Companies shouldn’t scrimp on M&A integration budgets
Companies are not only underestimating the cost of post-merger integration, with as much as 14% of total deal value on average being spent on the process, but in many cases using only ‘gifted amateurs’ to try to ensure its success.
A recent survey of more than 200 corporate executives by accountancy firm EY found a fifth of respondents had under-budgeted for integration, which on average costs a company 36 million.
The findings come at a time when a flurry of multi-billion dollar deals in the pharmaceutical sector has delivered a revitalizing injection to the mergers and acquisitions (M&A) market, potentially signalling a sustainable upturn in deal activity.

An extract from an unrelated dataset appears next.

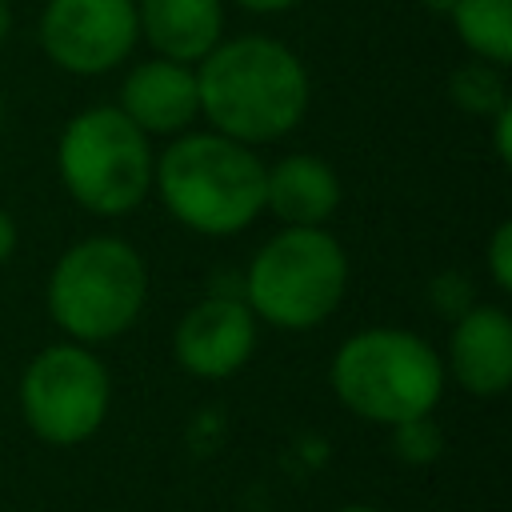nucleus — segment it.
Wrapping results in <instances>:
<instances>
[{"instance_id": "obj_1", "label": "nucleus", "mask_w": 512, "mask_h": 512, "mask_svg": "<svg viewBox=\"0 0 512 512\" xmlns=\"http://www.w3.org/2000/svg\"><path fill=\"white\" fill-rule=\"evenodd\" d=\"M200 116L240 144L288 136L308 112V72L300 56L268 36L220 40L196 64Z\"/></svg>"}, {"instance_id": "obj_2", "label": "nucleus", "mask_w": 512, "mask_h": 512, "mask_svg": "<svg viewBox=\"0 0 512 512\" xmlns=\"http://www.w3.org/2000/svg\"><path fill=\"white\" fill-rule=\"evenodd\" d=\"M164 208L200 236H236L264 212V164L220 132H180L152 168Z\"/></svg>"}, {"instance_id": "obj_3", "label": "nucleus", "mask_w": 512, "mask_h": 512, "mask_svg": "<svg viewBox=\"0 0 512 512\" xmlns=\"http://www.w3.org/2000/svg\"><path fill=\"white\" fill-rule=\"evenodd\" d=\"M440 352L408 328H364L348 336L328 368L336 400L368 424H404L432 416L444 396Z\"/></svg>"}, {"instance_id": "obj_4", "label": "nucleus", "mask_w": 512, "mask_h": 512, "mask_svg": "<svg viewBox=\"0 0 512 512\" xmlns=\"http://www.w3.org/2000/svg\"><path fill=\"white\" fill-rule=\"evenodd\" d=\"M348 288V256L324 228L284 224L244 272V304L256 320L308 332L336 312Z\"/></svg>"}, {"instance_id": "obj_5", "label": "nucleus", "mask_w": 512, "mask_h": 512, "mask_svg": "<svg viewBox=\"0 0 512 512\" xmlns=\"http://www.w3.org/2000/svg\"><path fill=\"white\" fill-rule=\"evenodd\" d=\"M144 296V260L120 236H88L72 244L48 276V316L76 344H104L128 332Z\"/></svg>"}, {"instance_id": "obj_6", "label": "nucleus", "mask_w": 512, "mask_h": 512, "mask_svg": "<svg viewBox=\"0 0 512 512\" xmlns=\"http://www.w3.org/2000/svg\"><path fill=\"white\" fill-rule=\"evenodd\" d=\"M56 168L80 208L96 216H124L148 196L156 160L148 136L116 104H96L64 124Z\"/></svg>"}, {"instance_id": "obj_7", "label": "nucleus", "mask_w": 512, "mask_h": 512, "mask_svg": "<svg viewBox=\"0 0 512 512\" xmlns=\"http://www.w3.org/2000/svg\"><path fill=\"white\" fill-rule=\"evenodd\" d=\"M16 396L20 416L36 440L72 448L100 432L112 404V380L104 360L88 344L64 340L28 360Z\"/></svg>"}, {"instance_id": "obj_8", "label": "nucleus", "mask_w": 512, "mask_h": 512, "mask_svg": "<svg viewBox=\"0 0 512 512\" xmlns=\"http://www.w3.org/2000/svg\"><path fill=\"white\" fill-rule=\"evenodd\" d=\"M140 40L136 0H48L40 44L72 76H100L128 60Z\"/></svg>"}, {"instance_id": "obj_9", "label": "nucleus", "mask_w": 512, "mask_h": 512, "mask_svg": "<svg viewBox=\"0 0 512 512\" xmlns=\"http://www.w3.org/2000/svg\"><path fill=\"white\" fill-rule=\"evenodd\" d=\"M176 364L200 380L236 376L256 352V316L240 296H204L172 332Z\"/></svg>"}, {"instance_id": "obj_10", "label": "nucleus", "mask_w": 512, "mask_h": 512, "mask_svg": "<svg viewBox=\"0 0 512 512\" xmlns=\"http://www.w3.org/2000/svg\"><path fill=\"white\" fill-rule=\"evenodd\" d=\"M144 136H180L200 116L196 68L180 60H144L120 84L116 104Z\"/></svg>"}, {"instance_id": "obj_11", "label": "nucleus", "mask_w": 512, "mask_h": 512, "mask_svg": "<svg viewBox=\"0 0 512 512\" xmlns=\"http://www.w3.org/2000/svg\"><path fill=\"white\" fill-rule=\"evenodd\" d=\"M452 380L472 396H500L512 384V320L496 304H472L456 316L448 340Z\"/></svg>"}, {"instance_id": "obj_12", "label": "nucleus", "mask_w": 512, "mask_h": 512, "mask_svg": "<svg viewBox=\"0 0 512 512\" xmlns=\"http://www.w3.org/2000/svg\"><path fill=\"white\" fill-rule=\"evenodd\" d=\"M140 36L164 60L200 64L224 40L220 0H136Z\"/></svg>"}, {"instance_id": "obj_13", "label": "nucleus", "mask_w": 512, "mask_h": 512, "mask_svg": "<svg viewBox=\"0 0 512 512\" xmlns=\"http://www.w3.org/2000/svg\"><path fill=\"white\" fill-rule=\"evenodd\" d=\"M340 204L336 172L308 152H292L264 168V208L276 212L284 224L320 228Z\"/></svg>"}, {"instance_id": "obj_14", "label": "nucleus", "mask_w": 512, "mask_h": 512, "mask_svg": "<svg viewBox=\"0 0 512 512\" xmlns=\"http://www.w3.org/2000/svg\"><path fill=\"white\" fill-rule=\"evenodd\" d=\"M452 24L476 60L504 68L512 60V0H452Z\"/></svg>"}, {"instance_id": "obj_15", "label": "nucleus", "mask_w": 512, "mask_h": 512, "mask_svg": "<svg viewBox=\"0 0 512 512\" xmlns=\"http://www.w3.org/2000/svg\"><path fill=\"white\" fill-rule=\"evenodd\" d=\"M448 92H452V100H456L464 112H480V116H492L496 108L508 104L500 68L488 64V60L460 64V68L452 72V80H448Z\"/></svg>"}, {"instance_id": "obj_16", "label": "nucleus", "mask_w": 512, "mask_h": 512, "mask_svg": "<svg viewBox=\"0 0 512 512\" xmlns=\"http://www.w3.org/2000/svg\"><path fill=\"white\" fill-rule=\"evenodd\" d=\"M392 452L404 464H432L444 452V432L432 416H416L404 424H392Z\"/></svg>"}, {"instance_id": "obj_17", "label": "nucleus", "mask_w": 512, "mask_h": 512, "mask_svg": "<svg viewBox=\"0 0 512 512\" xmlns=\"http://www.w3.org/2000/svg\"><path fill=\"white\" fill-rule=\"evenodd\" d=\"M488 272L500 292H512V224H496L488 240Z\"/></svg>"}, {"instance_id": "obj_18", "label": "nucleus", "mask_w": 512, "mask_h": 512, "mask_svg": "<svg viewBox=\"0 0 512 512\" xmlns=\"http://www.w3.org/2000/svg\"><path fill=\"white\" fill-rule=\"evenodd\" d=\"M492 116H496V156L508 164V156H512V108L504 104Z\"/></svg>"}, {"instance_id": "obj_19", "label": "nucleus", "mask_w": 512, "mask_h": 512, "mask_svg": "<svg viewBox=\"0 0 512 512\" xmlns=\"http://www.w3.org/2000/svg\"><path fill=\"white\" fill-rule=\"evenodd\" d=\"M12 252H16V224H12V216L0 208V264H8Z\"/></svg>"}, {"instance_id": "obj_20", "label": "nucleus", "mask_w": 512, "mask_h": 512, "mask_svg": "<svg viewBox=\"0 0 512 512\" xmlns=\"http://www.w3.org/2000/svg\"><path fill=\"white\" fill-rule=\"evenodd\" d=\"M240 8H248V12H288L292 4H300V0H236Z\"/></svg>"}, {"instance_id": "obj_21", "label": "nucleus", "mask_w": 512, "mask_h": 512, "mask_svg": "<svg viewBox=\"0 0 512 512\" xmlns=\"http://www.w3.org/2000/svg\"><path fill=\"white\" fill-rule=\"evenodd\" d=\"M8 28H12V12H8V0H0V44H4Z\"/></svg>"}, {"instance_id": "obj_22", "label": "nucleus", "mask_w": 512, "mask_h": 512, "mask_svg": "<svg viewBox=\"0 0 512 512\" xmlns=\"http://www.w3.org/2000/svg\"><path fill=\"white\" fill-rule=\"evenodd\" d=\"M336 512H380V508H372V504H344V508H336Z\"/></svg>"}, {"instance_id": "obj_23", "label": "nucleus", "mask_w": 512, "mask_h": 512, "mask_svg": "<svg viewBox=\"0 0 512 512\" xmlns=\"http://www.w3.org/2000/svg\"><path fill=\"white\" fill-rule=\"evenodd\" d=\"M0 120H4V104H0Z\"/></svg>"}]
</instances>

Valeant Pharmaceuticals and activist investor Bill Ackmans unsolicited $48.1 billion bid for Allergan, the maker of Botox, and a complex multibillion-dollar asset swap between Novartis and GlaxoSmithKline came first before shares in AstraZeneca jumped on news Pfizer had made a tentative $100 billion approach.

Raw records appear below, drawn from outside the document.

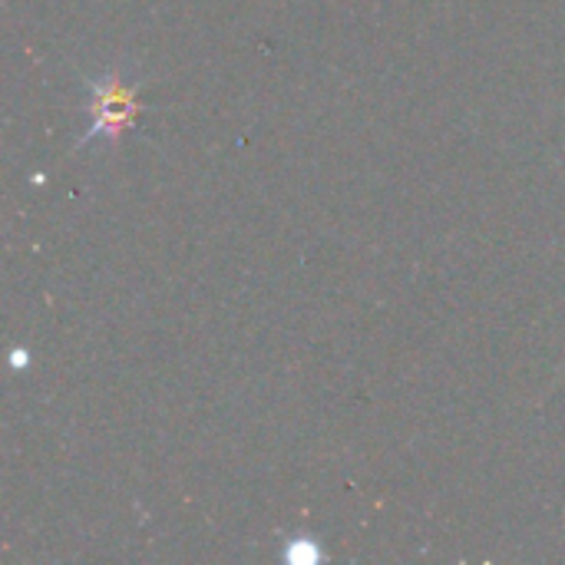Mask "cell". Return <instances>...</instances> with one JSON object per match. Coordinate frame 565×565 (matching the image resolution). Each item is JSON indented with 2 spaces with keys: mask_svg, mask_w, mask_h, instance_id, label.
<instances>
[{
  "mask_svg": "<svg viewBox=\"0 0 565 565\" xmlns=\"http://www.w3.org/2000/svg\"><path fill=\"white\" fill-rule=\"evenodd\" d=\"M10 367H13V371L30 367V354H26V351H20V348H17V351H10Z\"/></svg>",
  "mask_w": 565,
  "mask_h": 565,
  "instance_id": "obj_3",
  "label": "cell"
},
{
  "mask_svg": "<svg viewBox=\"0 0 565 565\" xmlns=\"http://www.w3.org/2000/svg\"><path fill=\"white\" fill-rule=\"evenodd\" d=\"M86 89H89V103H86V113H89V129L76 139V149H86L93 139H106V142H119L136 116L142 113V103H139V86L126 83L119 70H109L103 76H93L86 79Z\"/></svg>",
  "mask_w": 565,
  "mask_h": 565,
  "instance_id": "obj_1",
  "label": "cell"
},
{
  "mask_svg": "<svg viewBox=\"0 0 565 565\" xmlns=\"http://www.w3.org/2000/svg\"><path fill=\"white\" fill-rule=\"evenodd\" d=\"M281 559L291 565H318L328 559V553L318 546V540H315V536H308V533H298V536H285Z\"/></svg>",
  "mask_w": 565,
  "mask_h": 565,
  "instance_id": "obj_2",
  "label": "cell"
}]
</instances>
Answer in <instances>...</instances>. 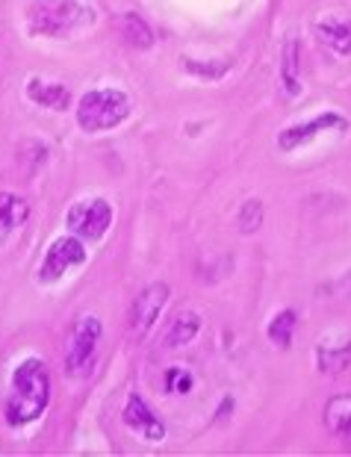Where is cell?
I'll return each mask as SVG.
<instances>
[{
    "mask_svg": "<svg viewBox=\"0 0 351 457\" xmlns=\"http://www.w3.org/2000/svg\"><path fill=\"white\" fill-rule=\"evenodd\" d=\"M104 325L97 316H80L71 328L65 348V375L68 378H86L89 369L95 366L97 345H101Z\"/></svg>",
    "mask_w": 351,
    "mask_h": 457,
    "instance_id": "277c9868",
    "label": "cell"
},
{
    "mask_svg": "<svg viewBox=\"0 0 351 457\" xmlns=\"http://www.w3.org/2000/svg\"><path fill=\"white\" fill-rule=\"evenodd\" d=\"M80 262H86V245L80 242V237L65 233V237L54 239L51 248H47L42 269H38V280H42V284H56L68 269L80 266Z\"/></svg>",
    "mask_w": 351,
    "mask_h": 457,
    "instance_id": "8992f818",
    "label": "cell"
},
{
    "mask_svg": "<svg viewBox=\"0 0 351 457\" xmlns=\"http://www.w3.org/2000/svg\"><path fill=\"white\" fill-rule=\"evenodd\" d=\"M316 357H319L322 372H343V369H348V363H351V343H343L339 348L319 345Z\"/></svg>",
    "mask_w": 351,
    "mask_h": 457,
    "instance_id": "e0dca14e",
    "label": "cell"
},
{
    "mask_svg": "<svg viewBox=\"0 0 351 457\" xmlns=\"http://www.w3.org/2000/svg\"><path fill=\"white\" fill-rule=\"evenodd\" d=\"M169 293H171L169 284H148L139 295L133 298L128 322H130V334L136 339H142V337L151 334V328L157 325V319L163 313L165 301H169Z\"/></svg>",
    "mask_w": 351,
    "mask_h": 457,
    "instance_id": "52a82bcc",
    "label": "cell"
},
{
    "mask_svg": "<svg viewBox=\"0 0 351 457\" xmlns=\"http://www.w3.org/2000/svg\"><path fill=\"white\" fill-rule=\"evenodd\" d=\"M95 21L92 9L80 6L77 0H36L30 6V30L47 38H65L86 24Z\"/></svg>",
    "mask_w": 351,
    "mask_h": 457,
    "instance_id": "7a4b0ae2",
    "label": "cell"
},
{
    "mask_svg": "<svg viewBox=\"0 0 351 457\" xmlns=\"http://www.w3.org/2000/svg\"><path fill=\"white\" fill-rule=\"evenodd\" d=\"M260 225H263V201L248 198L237 212V228L239 233H255L260 230Z\"/></svg>",
    "mask_w": 351,
    "mask_h": 457,
    "instance_id": "d6986e66",
    "label": "cell"
},
{
    "mask_svg": "<svg viewBox=\"0 0 351 457\" xmlns=\"http://www.w3.org/2000/svg\"><path fill=\"white\" fill-rule=\"evenodd\" d=\"M280 83H284L287 95L301 92V56H298V38L289 36L284 42V51H280Z\"/></svg>",
    "mask_w": 351,
    "mask_h": 457,
    "instance_id": "9a60e30c",
    "label": "cell"
},
{
    "mask_svg": "<svg viewBox=\"0 0 351 457\" xmlns=\"http://www.w3.org/2000/svg\"><path fill=\"white\" fill-rule=\"evenodd\" d=\"M27 95H30L33 104L47 106V110H56V112H63V110L71 106V92H68V86H63V83L30 80V86H27Z\"/></svg>",
    "mask_w": 351,
    "mask_h": 457,
    "instance_id": "5bb4252c",
    "label": "cell"
},
{
    "mask_svg": "<svg viewBox=\"0 0 351 457\" xmlns=\"http://www.w3.org/2000/svg\"><path fill=\"white\" fill-rule=\"evenodd\" d=\"M325 425L330 434H337L346 443V449H351V393L334 395L325 404Z\"/></svg>",
    "mask_w": 351,
    "mask_h": 457,
    "instance_id": "8fae6325",
    "label": "cell"
},
{
    "mask_svg": "<svg viewBox=\"0 0 351 457\" xmlns=\"http://www.w3.org/2000/svg\"><path fill=\"white\" fill-rule=\"evenodd\" d=\"M165 390L174 393V395H183L192 390V375L187 372V369L180 366H171L169 372H165Z\"/></svg>",
    "mask_w": 351,
    "mask_h": 457,
    "instance_id": "ffe728a7",
    "label": "cell"
},
{
    "mask_svg": "<svg viewBox=\"0 0 351 457\" xmlns=\"http://www.w3.org/2000/svg\"><path fill=\"white\" fill-rule=\"evenodd\" d=\"M121 36L136 47V51H151L154 47V30L148 27L145 18L136 12H124L121 15Z\"/></svg>",
    "mask_w": 351,
    "mask_h": 457,
    "instance_id": "2e32d148",
    "label": "cell"
},
{
    "mask_svg": "<svg viewBox=\"0 0 351 457\" xmlns=\"http://www.w3.org/2000/svg\"><path fill=\"white\" fill-rule=\"evenodd\" d=\"M121 416H124V425H128L133 434H139L142 440H148V443H160V440H165V425H163V420L151 411L148 402H145L142 395L130 393Z\"/></svg>",
    "mask_w": 351,
    "mask_h": 457,
    "instance_id": "9c48e42d",
    "label": "cell"
},
{
    "mask_svg": "<svg viewBox=\"0 0 351 457\" xmlns=\"http://www.w3.org/2000/svg\"><path fill=\"white\" fill-rule=\"evenodd\" d=\"M30 216V204L21 195H13V192H0V239H6L9 233L18 230Z\"/></svg>",
    "mask_w": 351,
    "mask_h": 457,
    "instance_id": "4fadbf2b",
    "label": "cell"
},
{
    "mask_svg": "<svg viewBox=\"0 0 351 457\" xmlns=\"http://www.w3.org/2000/svg\"><path fill=\"white\" fill-rule=\"evenodd\" d=\"M47 404H51V372H47V363L38 357L21 360L13 375V393H9L4 407L6 425L21 428L36 422Z\"/></svg>",
    "mask_w": 351,
    "mask_h": 457,
    "instance_id": "6da1fadb",
    "label": "cell"
},
{
    "mask_svg": "<svg viewBox=\"0 0 351 457\" xmlns=\"http://www.w3.org/2000/svg\"><path fill=\"white\" fill-rule=\"evenodd\" d=\"M113 225V207L104 198L77 201L71 210L65 212V228L80 239H104L106 230Z\"/></svg>",
    "mask_w": 351,
    "mask_h": 457,
    "instance_id": "5b68a950",
    "label": "cell"
},
{
    "mask_svg": "<svg viewBox=\"0 0 351 457\" xmlns=\"http://www.w3.org/2000/svg\"><path fill=\"white\" fill-rule=\"evenodd\" d=\"M313 33L322 45H328L337 56L351 54V24L343 18H322L313 24Z\"/></svg>",
    "mask_w": 351,
    "mask_h": 457,
    "instance_id": "30bf717a",
    "label": "cell"
},
{
    "mask_svg": "<svg viewBox=\"0 0 351 457\" xmlns=\"http://www.w3.org/2000/svg\"><path fill=\"white\" fill-rule=\"evenodd\" d=\"M292 330H296V313L292 310H280V313L269 322V339L280 348H289L292 343Z\"/></svg>",
    "mask_w": 351,
    "mask_h": 457,
    "instance_id": "ac0fdd59",
    "label": "cell"
},
{
    "mask_svg": "<svg viewBox=\"0 0 351 457\" xmlns=\"http://www.w3.org/2000/svg\"><path fill=\"white\" fill-rule=\"evenodd\" d=\"M130 112H133V104L128 98V92L95 89V92H86L80 104H77V124H80L86 133H104L128 121Z\"/></svg>",
    "mask_w": 351,
    "mask_h": 457,
    "instance_id": "3957f363",
    "label": "cell"
},
{
    "mask_svg": "<svg viewBox=\"0 0 351 457\" xmlns=\"http://www.w3.org/2000/svg\"><path fill=\"white\" fill-rule=\"evenodd\" d=\"M330 130H348V119H343L339 112H322L307 124H292V128H287L278 136V148L296 151L298 145H305L310 139H316L319 133H330Z\"/></svg>",
    "mask_w": 351,
    "mask_h": 457,
    "instance_id": "ba28073f",
    "label": "cell"
},
{
    "mask_svg": "<svg viewBox=\"0 0 351 457\" xmlns=\"http://www.w3.org/2000/svg\"><path fill=\"white\" fill-rule=\"evenodd\" d=\"M201 330V316L195 310H180V313L171 316L169 328H165V348H180L189 345Z\"/></svg>",
    "mask_w": 351,
    "mask_h": 457,
    "instance_id": "7c38bea8",
    "label": "cell"
}]
</instances>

M&A activity is coming to life again and companies are ready to take advantage of opportunities to increase scale and expand their businesses in new markets, says Michel Driessen, UK and Ireland head of operational transaction services at EY.
However, he adds: Whether the reasons for a deal were geographic growth, diversification or market share, companies need to strike the right balance between budget, time and team size. This is even more important, as the right sequence of a transaction process is a mystery to many companies.
If the integration process is done well, it can help businesses grow and succeed. However, if its done badly, it can result in significant loss of value.
John Kelly, integration partner at accountancy firm KPMG, says effectively managing the integration process is critical, not least because, under the firms own analysis of this, roughly half of all merger failures happen post-deal.
Generally, companies underestimate both the cost and the skills required to integrate two businesses, says Kelly. While they are happy to spend significant fees on deal advisers, they often then take the post-deal work back in-house, asking gifted amateurs to have a go at integrating the two companies. This is often a costly mistake.
Underestimating costs is not just about cash, but also about management time, effort and energy. Whilst people can do a bottom-up exercise to estimate spend, they often underestimate the toll on management capacity.
EY surveyed more than 200 corporate executives from companies with an enterprise value in excess of $450 million and only included firms with annual revenues of $800 million or above.
Given the chance to do their last deal again, 80% of respondents said they would have quickened the pace of integration, 62% said they would have introduced a second wave of integration, while 58% of respondents said they would have communicated the integration progress to their stakeholders.